By the beginning of 1930, the extensive expansion undertaken by one of M.A. Hanna Company's subsidiaries, Hanna Ore Mining Company, had boosted National Steel's iron ore holdings considerably, making National Steel the second-largest holder of ore reserves in the country. National Steel acquired the Michigan Steel Corporation before the year was through. This acquisition bolstered National Steel's role as a provider of steel to the automobile industry. National Steel was generating roughly $140 million in annual sales by 1941. The company's annual sales volume was considerably larger, reaching nearly $450 million by the end of the decade. At the end of the 1940s, the scope of National Steel's operations included nearly 400 coke ovens, six blast furnaces producing more than 3.25 million net tons of pig iron, steel mills, and sizeable iron ore and coal-producing properties.

Over the course of its first two decades, National Steel had gained the reputation as one of the most profitable and efficient steel producers in the country. The 1950s and the decades to follow, however, would bring increasing competition from foreign steel producers, as their production methods first equaled those of U.S. producers, then eclipsed them in efficiency, and the new era would also witness the introduction of aluminum as a popular substitute for tin plate in the container industry. This latter development had direct ramifications for a company like National Steel, whose production of tin plate for the container industry ranked as its second-largest source of income next to supplying the automobile industry with steel. To overcome both the insurgence of foreign steel producers and the emergence of aluminum as container material, National Steel would increase the efficiency of its operations and diversify into other business areas.

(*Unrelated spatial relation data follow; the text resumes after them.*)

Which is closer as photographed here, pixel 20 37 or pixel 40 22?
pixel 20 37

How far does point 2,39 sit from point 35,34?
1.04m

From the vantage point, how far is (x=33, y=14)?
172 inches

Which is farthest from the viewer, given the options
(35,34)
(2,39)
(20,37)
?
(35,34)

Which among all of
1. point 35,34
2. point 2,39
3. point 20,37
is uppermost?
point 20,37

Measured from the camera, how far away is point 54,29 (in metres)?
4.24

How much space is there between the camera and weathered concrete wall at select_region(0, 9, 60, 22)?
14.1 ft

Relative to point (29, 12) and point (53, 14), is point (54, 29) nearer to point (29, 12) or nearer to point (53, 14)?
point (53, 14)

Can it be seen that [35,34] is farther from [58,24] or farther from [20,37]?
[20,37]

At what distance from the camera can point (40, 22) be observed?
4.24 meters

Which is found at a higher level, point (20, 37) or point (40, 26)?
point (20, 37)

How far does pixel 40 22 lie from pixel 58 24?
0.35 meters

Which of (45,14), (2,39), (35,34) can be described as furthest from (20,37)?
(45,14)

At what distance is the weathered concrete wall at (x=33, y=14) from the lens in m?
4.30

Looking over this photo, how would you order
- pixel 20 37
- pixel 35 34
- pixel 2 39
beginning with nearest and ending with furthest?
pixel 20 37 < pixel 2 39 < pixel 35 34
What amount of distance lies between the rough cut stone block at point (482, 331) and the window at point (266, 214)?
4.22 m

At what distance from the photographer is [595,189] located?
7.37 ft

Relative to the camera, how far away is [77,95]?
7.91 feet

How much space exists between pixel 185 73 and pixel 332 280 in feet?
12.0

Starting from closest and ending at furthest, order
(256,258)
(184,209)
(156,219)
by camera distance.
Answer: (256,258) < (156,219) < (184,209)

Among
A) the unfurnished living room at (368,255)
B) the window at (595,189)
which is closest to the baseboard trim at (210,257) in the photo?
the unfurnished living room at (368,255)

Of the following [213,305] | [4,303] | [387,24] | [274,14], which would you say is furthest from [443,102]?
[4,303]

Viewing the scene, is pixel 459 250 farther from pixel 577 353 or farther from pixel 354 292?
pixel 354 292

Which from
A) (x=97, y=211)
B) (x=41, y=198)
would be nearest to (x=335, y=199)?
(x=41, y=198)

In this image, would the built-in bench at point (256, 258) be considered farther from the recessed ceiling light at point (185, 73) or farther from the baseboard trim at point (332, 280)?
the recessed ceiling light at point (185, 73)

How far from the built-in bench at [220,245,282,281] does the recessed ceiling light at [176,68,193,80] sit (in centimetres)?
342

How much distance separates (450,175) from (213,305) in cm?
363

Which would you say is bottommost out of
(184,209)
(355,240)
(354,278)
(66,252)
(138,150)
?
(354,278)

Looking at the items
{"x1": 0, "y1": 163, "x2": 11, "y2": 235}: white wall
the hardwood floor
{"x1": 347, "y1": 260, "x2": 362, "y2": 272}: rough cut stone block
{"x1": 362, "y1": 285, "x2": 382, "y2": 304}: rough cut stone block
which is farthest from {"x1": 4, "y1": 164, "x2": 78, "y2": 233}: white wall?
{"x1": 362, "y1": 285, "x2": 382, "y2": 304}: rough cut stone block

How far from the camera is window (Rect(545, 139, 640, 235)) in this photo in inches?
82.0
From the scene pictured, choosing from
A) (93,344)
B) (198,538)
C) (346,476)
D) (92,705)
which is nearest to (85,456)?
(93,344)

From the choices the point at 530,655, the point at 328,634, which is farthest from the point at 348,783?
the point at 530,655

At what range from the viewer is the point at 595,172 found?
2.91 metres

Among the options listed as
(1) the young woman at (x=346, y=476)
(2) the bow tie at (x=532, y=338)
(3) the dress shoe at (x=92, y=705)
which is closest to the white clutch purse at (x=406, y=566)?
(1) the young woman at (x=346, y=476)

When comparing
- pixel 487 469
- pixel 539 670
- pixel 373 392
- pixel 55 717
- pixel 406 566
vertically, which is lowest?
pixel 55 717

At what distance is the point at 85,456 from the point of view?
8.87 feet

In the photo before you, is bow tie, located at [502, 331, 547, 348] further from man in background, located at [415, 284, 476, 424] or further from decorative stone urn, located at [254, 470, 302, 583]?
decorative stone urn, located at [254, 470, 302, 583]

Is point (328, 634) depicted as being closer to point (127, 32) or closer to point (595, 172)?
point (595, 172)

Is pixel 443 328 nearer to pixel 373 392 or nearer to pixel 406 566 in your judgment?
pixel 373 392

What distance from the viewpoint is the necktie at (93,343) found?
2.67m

Capital expenditures increased dramatically, beginning in 1959 when National Steel initiated a four-year, $400 million expansion and modernization program. When the program ended in 1963, National Steel ranked as the fourth-largest steel producer, accounting for 7 percent of total finished-steel shipments in the United States and generating nearly $850 million in annual sales. Up to this point, the company had never failed to show a profit during its thirty-five years of existence. In 1965 National Steel eclipsed the $1 billion sales plateau, recording $1.1 billion in sales and producing 8.5 million tons of raw steel.

By the late 1960s it had become apparent to the company's management that no matter how efficient its production facilities were, they could no longer flourish in the face of the steel industry's new challenges. Tin cans were rapidly losing ground to aluminum cans by this point, and in response, National Steel joined the competition rather than directly opposing it. In 1967 National Steel acquired 20 percent of Southwire Company's common stock as part of an agreement between the two companies to jointly build an aluminum smelter. The jointly formed National Southwire Aluminum Company; an aluminum plant was completed in 1970. That year, National Steel agreed to acquire Pittsburgh Aluminum Alloys Inc. and its sales affiliate, S & S Sales.